# [What this task involves]
Reproduce every entry exactly and leave its pictures out.

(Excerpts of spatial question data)
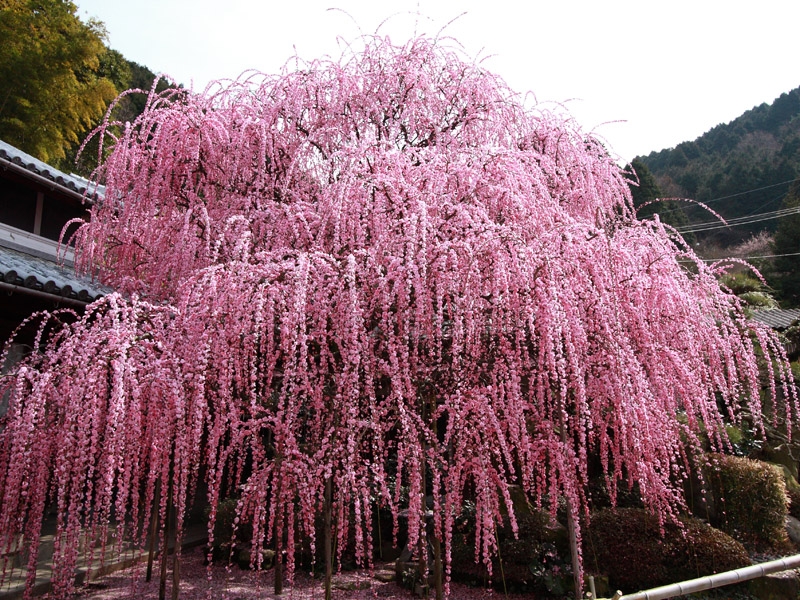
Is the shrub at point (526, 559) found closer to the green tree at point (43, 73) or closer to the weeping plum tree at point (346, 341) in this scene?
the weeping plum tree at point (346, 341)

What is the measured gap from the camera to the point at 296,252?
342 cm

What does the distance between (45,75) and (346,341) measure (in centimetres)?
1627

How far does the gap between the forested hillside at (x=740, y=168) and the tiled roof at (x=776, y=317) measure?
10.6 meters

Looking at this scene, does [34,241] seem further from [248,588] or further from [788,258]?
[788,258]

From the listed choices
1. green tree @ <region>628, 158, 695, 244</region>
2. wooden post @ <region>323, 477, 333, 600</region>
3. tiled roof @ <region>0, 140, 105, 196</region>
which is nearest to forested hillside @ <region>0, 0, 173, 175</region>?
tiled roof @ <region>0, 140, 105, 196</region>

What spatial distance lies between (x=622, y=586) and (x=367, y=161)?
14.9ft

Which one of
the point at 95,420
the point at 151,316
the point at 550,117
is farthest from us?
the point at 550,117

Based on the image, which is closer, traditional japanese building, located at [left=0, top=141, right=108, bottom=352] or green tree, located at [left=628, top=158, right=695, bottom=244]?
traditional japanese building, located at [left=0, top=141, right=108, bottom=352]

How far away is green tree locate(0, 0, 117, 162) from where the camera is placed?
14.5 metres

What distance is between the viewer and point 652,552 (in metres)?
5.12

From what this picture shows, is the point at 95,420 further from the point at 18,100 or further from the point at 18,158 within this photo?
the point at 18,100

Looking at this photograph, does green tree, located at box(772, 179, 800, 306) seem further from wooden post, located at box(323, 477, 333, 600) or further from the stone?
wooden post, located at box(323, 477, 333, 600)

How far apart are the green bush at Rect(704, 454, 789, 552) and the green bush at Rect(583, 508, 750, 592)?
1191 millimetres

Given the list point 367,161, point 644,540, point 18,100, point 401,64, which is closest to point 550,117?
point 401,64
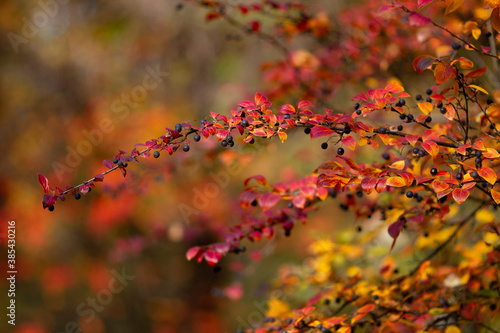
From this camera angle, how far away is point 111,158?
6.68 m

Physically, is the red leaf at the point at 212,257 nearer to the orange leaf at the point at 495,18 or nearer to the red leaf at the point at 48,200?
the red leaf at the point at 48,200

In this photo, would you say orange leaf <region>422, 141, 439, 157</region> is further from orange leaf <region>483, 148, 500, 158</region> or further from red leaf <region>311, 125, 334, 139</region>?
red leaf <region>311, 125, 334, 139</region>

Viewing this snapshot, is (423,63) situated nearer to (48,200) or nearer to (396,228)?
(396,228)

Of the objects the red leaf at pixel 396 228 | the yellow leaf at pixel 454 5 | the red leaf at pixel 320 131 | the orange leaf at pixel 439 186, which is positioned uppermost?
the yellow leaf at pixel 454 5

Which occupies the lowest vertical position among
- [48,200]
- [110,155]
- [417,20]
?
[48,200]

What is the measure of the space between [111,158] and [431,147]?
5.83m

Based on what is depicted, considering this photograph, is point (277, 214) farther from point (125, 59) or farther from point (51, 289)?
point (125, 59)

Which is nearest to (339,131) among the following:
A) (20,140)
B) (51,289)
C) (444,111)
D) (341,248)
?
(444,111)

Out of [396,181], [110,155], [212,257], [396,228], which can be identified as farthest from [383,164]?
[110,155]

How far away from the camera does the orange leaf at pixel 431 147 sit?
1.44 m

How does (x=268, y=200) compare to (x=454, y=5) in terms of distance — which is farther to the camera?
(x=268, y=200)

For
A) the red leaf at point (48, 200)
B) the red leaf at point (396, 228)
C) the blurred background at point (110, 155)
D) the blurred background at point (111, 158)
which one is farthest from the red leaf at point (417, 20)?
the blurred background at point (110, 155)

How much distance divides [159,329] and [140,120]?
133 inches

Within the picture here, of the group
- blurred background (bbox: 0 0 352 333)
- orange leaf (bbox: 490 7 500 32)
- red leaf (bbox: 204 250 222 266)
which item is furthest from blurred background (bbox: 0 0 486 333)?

# [Written answer]
Is the shrub at point (526, 559) found closer to the green tree at point (43, 73) or closer to the weeping plum tree at point (346, 341) in this scene?
the weeping plum tree at point (346, 341)

What is the measured gap from the camera to the point at 296,252?
342 cm

What does the distance between (45,75) and (346,341) measure (in centimetres)?
1627

How far does the gap between the forested hillside at (x=740, y=168) and the tiled roof at (x=776, y=317) measure?
10.6 meters

Looking at this scene, does [34,241] seem further from [248,588] or further from [788,258]?
[788,258]

From the listed choices
1. green tree @ <region>628, 158, 695, 244</region>
2. wooden post @ <region>323, 477, 333, 600</region>
3. tiled roof @ <region>0, 140, 105, 196</region>
which is nearest to forested hillside @ <region>0, 0, 173, 175</region>?
tiled roof @ <region>0, 140, 105, 196</region>

What spatial distance lies between (x=622, y=586) and (x=367, y=161)?
14.9ft

Which one of
the point at 95,420
the point at 151,316
the point at 550,117
is farthest from us?
the point at 550,117

Based on the image, which is closer, traditional japanese building, located at [left=0, top=141, right=108, bottom=352] or green tree, located at [left=628, top=158, right=695, bottom=244]?
traditional japanese building, located at [left=0, top=141, right=108, bottom=352]

How far away is green tree locate(0, 0, 117, 162) from where the camera is placed?
14.5 metres

What distance is between the viewer and point 652,552 (in metres)?
5.12

From what this picture shows, is the point at 95,420 further from the point at 18,100 or further from the point at 18,158 within this photo?
the point at 18,100

Looking at this photograph, does green tree, located at box(772, 179, 800, 306) seem further from wooden post, located at box(323, 477, 333, 600) or further from the stone?
wooden post, located at box(323, 477, 333, 600)

How far apart are the green bush at Rect(704, 454, 789, 552) and the green bush at Rect(583, 508, 750, 592)?
1191 millimetres

Given the list point 367,161, point 644,540, point 18,100, point 401,64, which is closest to point 550,117?
point 401,64
From this camera angle, how far away is point 111,158?
6.68 m

Physically, is the red leaf at the point at 212,257 nearer to the orange leaf at the point at 495,18 or nearer to the red leaf at the point at 48,200?
the red leaf at the point at 48,200

In this photo, would you say orange leaf <region>422, 141, 439, 157</region> is further from orange leaf <region>483, 148, 500, 158</region> or further from red leaf <region>311, 125, 334, 139</region>?
red leaf <region>311, 125, 334, 139</region>

Viewing this snapshot, is (423,63) situated nearer to (48,200) or nearer to (396,228)?
(396,228)

Of the objects the red leaf at pixel 396 228 | the yellow leaf at pixel 454 5 | the red leaf at pixel 320 131 | the orange leaf at pixel 439 186, which is positioned uppermost?
the yellow leaf at pixel 454 5

Which occupies the lowest vertical position among
- [48,200]
- [110,155]
- [417,20]
?
[48,200]

What is the measure of the space between [111,158] and [431,147]?
5.83m

Based on what is depicted, considering this photograph, is point (277, 214) farther from point (125, 59) or farther from point (51, 289)?
point (125, 59)

Which is nearest to (339,131) among the following:
A) (20,140)
B) (51,289)
C) (444,111)
D) (341,248)
?
(444,111)

Out of [396,181], [110,155], [212,257], [396,228], which can be identified as farthest from [383,164]?
[110,155]

How far away from the camera does the orange leaf at pixel 431 147 sit?
1.44 m

How does (x=268, y=200) compare to (x=454, y=5) in terms of distance — which is farther to the camera?
(x=268, y=200)

For
A) the red leaf at point (48, 200)
B) the red leaf at point (396, 228)
C) the blurred background at point (110, 155)
D) the blurred background at point (111, 158)
which one is farthest from the red leaf at point (417, 20)?
the blurred background at point (110, 155)

How much distance divides [159,329] and [140,120]?
133 inches

Within the picture here, of the group
- blurred background (bbox: 0 0 352 333)
- orange leaf (bbox: 490 7 500 32)
- red leaf (bbox: 204 250 222 266)
which item is furthest from blurred background (bbox: 0 0 486 333)?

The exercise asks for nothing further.